TASK DIRECTIONS |
Every line containing the word "Psicólogo" must be pulled from the records.

*** RECORD SET

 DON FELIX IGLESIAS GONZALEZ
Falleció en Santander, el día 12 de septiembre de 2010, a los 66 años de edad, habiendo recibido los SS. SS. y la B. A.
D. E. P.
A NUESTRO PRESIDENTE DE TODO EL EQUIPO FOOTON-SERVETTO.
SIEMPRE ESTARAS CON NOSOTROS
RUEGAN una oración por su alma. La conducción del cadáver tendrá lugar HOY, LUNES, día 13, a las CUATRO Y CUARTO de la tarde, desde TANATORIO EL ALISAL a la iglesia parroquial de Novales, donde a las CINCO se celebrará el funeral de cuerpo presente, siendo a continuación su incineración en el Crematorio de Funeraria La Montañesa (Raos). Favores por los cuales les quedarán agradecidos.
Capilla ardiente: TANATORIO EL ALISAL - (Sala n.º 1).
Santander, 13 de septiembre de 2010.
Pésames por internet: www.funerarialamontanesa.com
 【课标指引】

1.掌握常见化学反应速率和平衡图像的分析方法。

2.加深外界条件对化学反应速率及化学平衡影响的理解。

******
*** RECORD SET

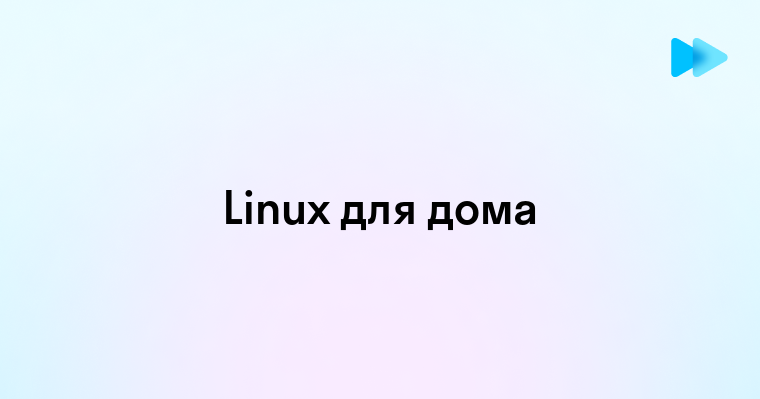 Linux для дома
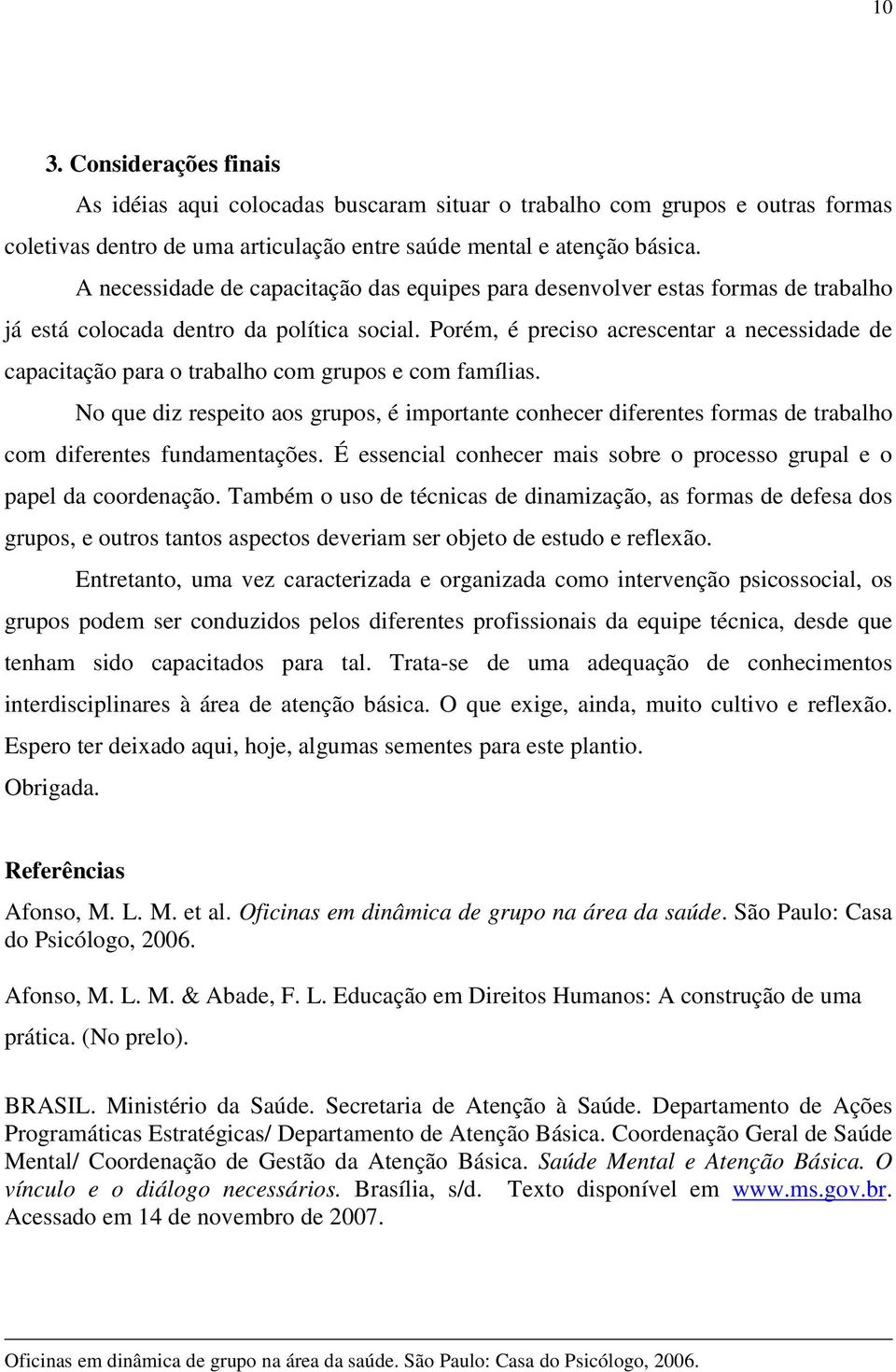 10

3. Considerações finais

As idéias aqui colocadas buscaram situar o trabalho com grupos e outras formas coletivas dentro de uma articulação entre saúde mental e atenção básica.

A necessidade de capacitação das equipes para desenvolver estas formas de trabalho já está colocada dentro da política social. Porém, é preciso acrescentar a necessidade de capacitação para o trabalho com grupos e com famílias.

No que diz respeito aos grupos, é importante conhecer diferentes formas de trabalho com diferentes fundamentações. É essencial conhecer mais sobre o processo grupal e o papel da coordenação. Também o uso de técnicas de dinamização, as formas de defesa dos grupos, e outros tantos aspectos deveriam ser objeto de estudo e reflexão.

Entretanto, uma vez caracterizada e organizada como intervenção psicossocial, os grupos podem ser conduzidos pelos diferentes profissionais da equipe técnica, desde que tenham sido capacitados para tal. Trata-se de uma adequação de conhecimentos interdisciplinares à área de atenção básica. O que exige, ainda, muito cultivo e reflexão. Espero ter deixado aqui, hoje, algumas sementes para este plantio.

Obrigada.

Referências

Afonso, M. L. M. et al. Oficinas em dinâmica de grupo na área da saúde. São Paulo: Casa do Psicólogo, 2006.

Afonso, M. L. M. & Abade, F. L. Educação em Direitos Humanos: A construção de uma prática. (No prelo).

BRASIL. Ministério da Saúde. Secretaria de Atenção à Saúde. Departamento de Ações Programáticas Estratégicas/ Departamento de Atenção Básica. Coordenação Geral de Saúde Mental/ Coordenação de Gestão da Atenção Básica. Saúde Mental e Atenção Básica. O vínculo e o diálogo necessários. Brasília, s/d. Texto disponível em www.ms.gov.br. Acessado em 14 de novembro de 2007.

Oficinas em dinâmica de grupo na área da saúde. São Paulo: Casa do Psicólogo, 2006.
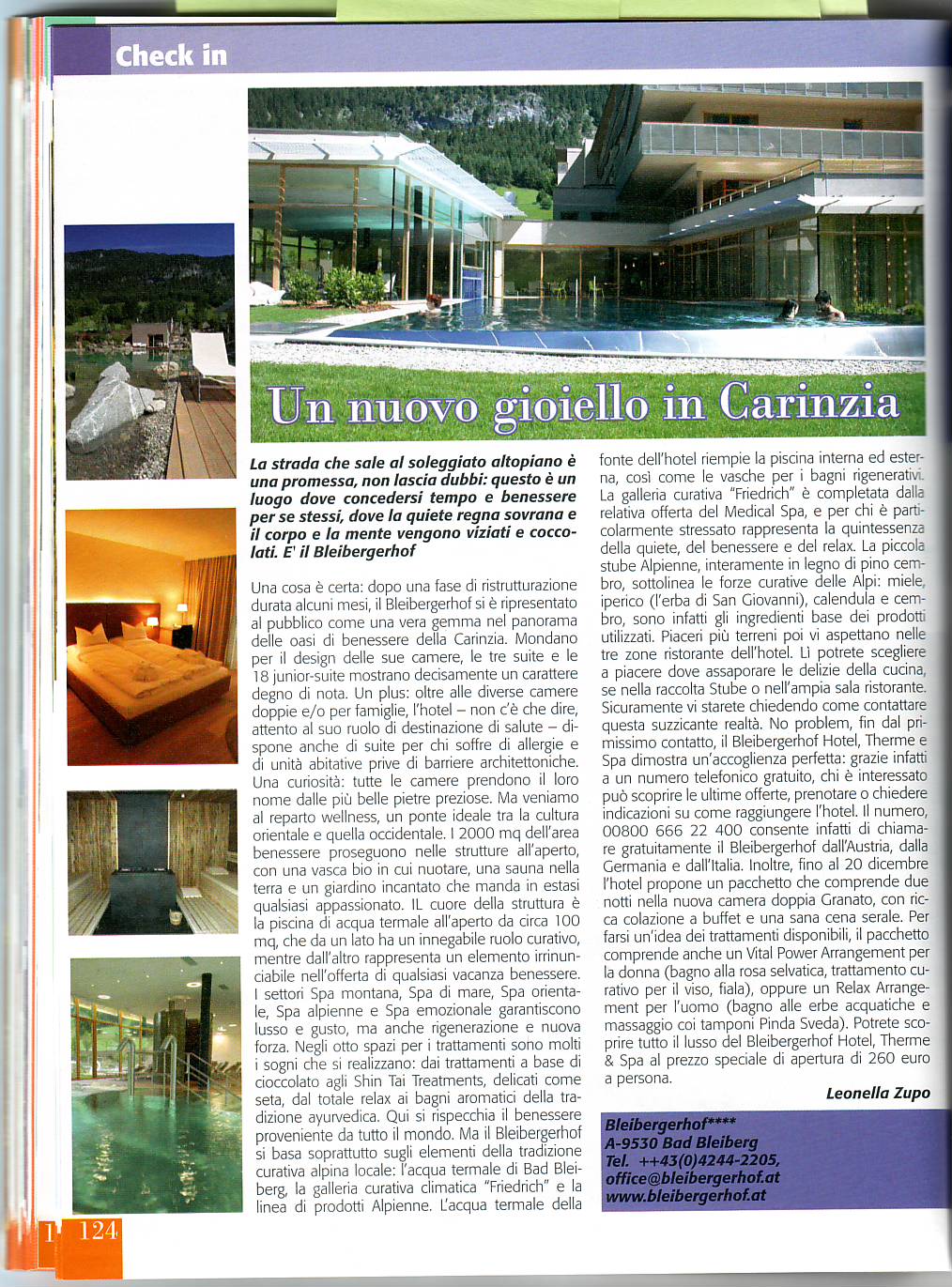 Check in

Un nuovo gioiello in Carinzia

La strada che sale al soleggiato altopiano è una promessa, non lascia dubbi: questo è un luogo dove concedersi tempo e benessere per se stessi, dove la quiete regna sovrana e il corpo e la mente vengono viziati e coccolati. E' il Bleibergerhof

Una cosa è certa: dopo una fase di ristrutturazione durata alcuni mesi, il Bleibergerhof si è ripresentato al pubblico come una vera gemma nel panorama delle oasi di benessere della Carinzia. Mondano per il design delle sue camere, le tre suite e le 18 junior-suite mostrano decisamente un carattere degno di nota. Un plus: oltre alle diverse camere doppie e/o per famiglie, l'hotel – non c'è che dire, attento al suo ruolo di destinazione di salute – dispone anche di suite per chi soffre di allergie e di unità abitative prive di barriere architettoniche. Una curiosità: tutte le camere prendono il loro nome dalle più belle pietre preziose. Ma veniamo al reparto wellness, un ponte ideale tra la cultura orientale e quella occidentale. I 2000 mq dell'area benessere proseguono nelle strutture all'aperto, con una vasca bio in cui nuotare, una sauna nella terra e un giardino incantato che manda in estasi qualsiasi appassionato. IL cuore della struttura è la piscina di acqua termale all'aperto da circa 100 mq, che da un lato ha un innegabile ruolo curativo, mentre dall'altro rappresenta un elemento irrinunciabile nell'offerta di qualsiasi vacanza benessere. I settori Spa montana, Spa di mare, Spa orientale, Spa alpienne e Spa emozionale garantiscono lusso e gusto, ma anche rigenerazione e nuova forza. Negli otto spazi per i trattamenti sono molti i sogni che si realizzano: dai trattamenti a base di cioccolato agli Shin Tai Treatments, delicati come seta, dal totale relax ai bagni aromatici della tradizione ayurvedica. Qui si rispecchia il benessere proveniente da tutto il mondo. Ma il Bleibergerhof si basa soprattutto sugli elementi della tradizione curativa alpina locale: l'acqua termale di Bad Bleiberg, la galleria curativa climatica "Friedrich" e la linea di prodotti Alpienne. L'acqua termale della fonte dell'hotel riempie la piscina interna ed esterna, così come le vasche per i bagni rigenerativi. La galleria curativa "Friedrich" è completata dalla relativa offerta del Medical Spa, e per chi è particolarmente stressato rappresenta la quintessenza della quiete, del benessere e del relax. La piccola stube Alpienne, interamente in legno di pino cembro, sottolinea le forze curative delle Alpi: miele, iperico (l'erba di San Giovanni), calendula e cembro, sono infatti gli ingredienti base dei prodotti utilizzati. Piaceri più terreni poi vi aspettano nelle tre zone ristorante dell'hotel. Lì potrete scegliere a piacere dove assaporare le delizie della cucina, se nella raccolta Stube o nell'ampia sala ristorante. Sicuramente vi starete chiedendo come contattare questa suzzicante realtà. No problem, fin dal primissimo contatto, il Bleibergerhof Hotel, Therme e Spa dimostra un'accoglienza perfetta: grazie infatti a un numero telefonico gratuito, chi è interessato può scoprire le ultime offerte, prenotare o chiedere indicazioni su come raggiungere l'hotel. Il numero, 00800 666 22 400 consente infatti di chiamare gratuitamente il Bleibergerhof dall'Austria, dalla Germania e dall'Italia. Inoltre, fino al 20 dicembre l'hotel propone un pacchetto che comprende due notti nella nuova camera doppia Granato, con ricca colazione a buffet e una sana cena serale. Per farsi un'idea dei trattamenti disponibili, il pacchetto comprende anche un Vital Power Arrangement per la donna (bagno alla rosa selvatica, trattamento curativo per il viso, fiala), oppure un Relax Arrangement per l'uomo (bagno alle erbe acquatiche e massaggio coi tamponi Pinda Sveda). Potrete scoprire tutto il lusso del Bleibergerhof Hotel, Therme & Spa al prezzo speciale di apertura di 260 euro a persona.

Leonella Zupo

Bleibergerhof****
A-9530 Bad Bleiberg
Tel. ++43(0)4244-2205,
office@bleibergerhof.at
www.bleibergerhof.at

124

******

RESPONSE BELOW |
Afonso, M. L. M. et al. Oficinas em dinâmica de grupo na área da saúde. São Paulo: Casa do Psicólogo, 2006.
Oficinas em dinâmica de grupo na área da saúde. São Paulo: Casa do Psicólogo, 2006.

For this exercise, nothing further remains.